Sorry, that all caps bit? That's part of it. I feel like a goddamned mutant. I'm cramping so badly that I've been walking around the house like a velociraptor. Headache, heartburn, nausea, an almost-sexual desire for chocolate and peanut butter, crying during the Iams commercial? Oh god, check. Check. Check. Check. Sniff... check. I want to throw things, and I never want to throw things. I'm at least four pounds heavier. But you know what my personal favorite is? The room-clearing flatuence. My boyfriend is ready to move out.
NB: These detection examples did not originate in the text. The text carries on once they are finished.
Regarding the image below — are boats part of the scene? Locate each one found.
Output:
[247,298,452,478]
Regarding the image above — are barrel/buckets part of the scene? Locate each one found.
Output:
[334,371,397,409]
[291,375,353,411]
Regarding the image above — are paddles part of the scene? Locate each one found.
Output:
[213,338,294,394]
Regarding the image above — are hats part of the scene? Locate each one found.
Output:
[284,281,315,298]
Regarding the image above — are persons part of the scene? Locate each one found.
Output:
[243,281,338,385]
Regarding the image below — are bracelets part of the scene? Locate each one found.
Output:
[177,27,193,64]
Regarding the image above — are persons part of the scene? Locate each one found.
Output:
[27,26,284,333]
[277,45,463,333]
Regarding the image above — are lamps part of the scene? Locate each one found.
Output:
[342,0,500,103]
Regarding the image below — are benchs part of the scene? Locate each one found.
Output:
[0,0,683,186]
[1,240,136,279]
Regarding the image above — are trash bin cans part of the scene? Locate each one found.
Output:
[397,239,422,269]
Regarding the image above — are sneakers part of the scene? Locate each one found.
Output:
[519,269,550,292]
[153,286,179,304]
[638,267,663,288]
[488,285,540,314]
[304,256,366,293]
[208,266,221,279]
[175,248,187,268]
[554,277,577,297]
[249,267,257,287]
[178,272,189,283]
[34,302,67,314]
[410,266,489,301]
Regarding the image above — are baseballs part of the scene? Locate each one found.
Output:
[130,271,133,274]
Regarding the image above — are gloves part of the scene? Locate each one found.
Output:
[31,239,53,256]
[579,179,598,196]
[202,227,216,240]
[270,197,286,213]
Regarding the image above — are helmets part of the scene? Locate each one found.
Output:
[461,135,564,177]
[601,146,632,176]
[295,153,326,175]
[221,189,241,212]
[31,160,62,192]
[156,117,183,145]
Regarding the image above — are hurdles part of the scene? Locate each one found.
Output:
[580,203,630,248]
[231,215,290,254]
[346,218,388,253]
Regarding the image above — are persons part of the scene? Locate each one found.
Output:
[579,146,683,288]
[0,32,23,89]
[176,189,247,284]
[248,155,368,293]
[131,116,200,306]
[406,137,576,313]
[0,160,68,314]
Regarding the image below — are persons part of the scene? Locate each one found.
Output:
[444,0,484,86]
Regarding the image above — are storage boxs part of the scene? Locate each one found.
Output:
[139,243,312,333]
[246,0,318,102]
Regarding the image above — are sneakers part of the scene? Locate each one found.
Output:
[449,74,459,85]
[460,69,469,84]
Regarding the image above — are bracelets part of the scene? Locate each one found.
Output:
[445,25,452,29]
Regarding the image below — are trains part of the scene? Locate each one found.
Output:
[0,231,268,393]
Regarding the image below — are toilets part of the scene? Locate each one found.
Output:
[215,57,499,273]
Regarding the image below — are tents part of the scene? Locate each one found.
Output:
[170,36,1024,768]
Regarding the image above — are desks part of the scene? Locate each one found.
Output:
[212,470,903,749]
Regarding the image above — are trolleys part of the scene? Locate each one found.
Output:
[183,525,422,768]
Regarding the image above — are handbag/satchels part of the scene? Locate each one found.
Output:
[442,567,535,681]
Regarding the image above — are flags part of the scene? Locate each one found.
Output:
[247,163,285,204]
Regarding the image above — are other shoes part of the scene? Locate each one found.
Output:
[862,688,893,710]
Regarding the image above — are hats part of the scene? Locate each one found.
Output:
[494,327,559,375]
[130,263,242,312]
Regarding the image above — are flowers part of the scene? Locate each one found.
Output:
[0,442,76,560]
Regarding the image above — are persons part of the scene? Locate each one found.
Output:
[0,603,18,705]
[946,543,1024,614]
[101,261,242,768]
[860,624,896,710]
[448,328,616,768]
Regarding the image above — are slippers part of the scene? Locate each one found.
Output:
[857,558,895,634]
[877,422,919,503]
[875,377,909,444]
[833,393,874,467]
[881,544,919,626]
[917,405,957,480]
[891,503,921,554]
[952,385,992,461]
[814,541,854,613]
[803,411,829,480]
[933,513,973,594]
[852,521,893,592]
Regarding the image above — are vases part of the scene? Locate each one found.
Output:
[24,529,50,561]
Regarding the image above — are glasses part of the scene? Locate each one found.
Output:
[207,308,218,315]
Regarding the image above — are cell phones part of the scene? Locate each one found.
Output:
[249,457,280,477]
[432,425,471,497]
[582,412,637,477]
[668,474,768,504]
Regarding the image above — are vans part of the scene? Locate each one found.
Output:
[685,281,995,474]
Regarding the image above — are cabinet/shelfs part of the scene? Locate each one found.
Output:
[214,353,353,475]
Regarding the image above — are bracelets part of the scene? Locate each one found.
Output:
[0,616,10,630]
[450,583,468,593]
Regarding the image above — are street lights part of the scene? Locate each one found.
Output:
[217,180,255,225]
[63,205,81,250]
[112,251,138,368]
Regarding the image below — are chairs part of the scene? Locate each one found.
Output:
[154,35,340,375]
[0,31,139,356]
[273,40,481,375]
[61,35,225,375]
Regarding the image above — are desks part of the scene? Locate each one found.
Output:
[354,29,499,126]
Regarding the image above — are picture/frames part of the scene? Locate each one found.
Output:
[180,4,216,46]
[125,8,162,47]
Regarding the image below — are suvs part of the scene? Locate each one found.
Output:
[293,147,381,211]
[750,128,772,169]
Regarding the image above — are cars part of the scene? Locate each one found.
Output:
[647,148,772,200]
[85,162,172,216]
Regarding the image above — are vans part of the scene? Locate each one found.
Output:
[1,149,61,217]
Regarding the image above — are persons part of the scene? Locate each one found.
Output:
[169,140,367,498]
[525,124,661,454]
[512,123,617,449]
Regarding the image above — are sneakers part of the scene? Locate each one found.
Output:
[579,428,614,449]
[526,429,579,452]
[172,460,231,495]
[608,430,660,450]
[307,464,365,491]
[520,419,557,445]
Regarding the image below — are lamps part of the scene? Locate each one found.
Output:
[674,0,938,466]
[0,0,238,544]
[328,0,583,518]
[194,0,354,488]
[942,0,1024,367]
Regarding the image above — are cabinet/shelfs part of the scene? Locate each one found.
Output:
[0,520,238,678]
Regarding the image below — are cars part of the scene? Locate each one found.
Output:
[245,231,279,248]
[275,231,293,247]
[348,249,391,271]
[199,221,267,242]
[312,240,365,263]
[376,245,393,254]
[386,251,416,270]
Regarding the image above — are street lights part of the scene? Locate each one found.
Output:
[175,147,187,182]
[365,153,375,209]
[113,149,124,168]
I'm farting more than my dog. THIS SHIT HAS TO CEASE!!! I just want to buy some tampons, take some advil and get on with my life. And you know, stop farting.
Any of you ladies know a way to make things speed up a bit? I tried jogging but that just hurts my boobs. I also tried pilates, but I was seized by a sudden desire to strangle that skinny pilates bitch, with her "squeeze, squeeze" nonsense.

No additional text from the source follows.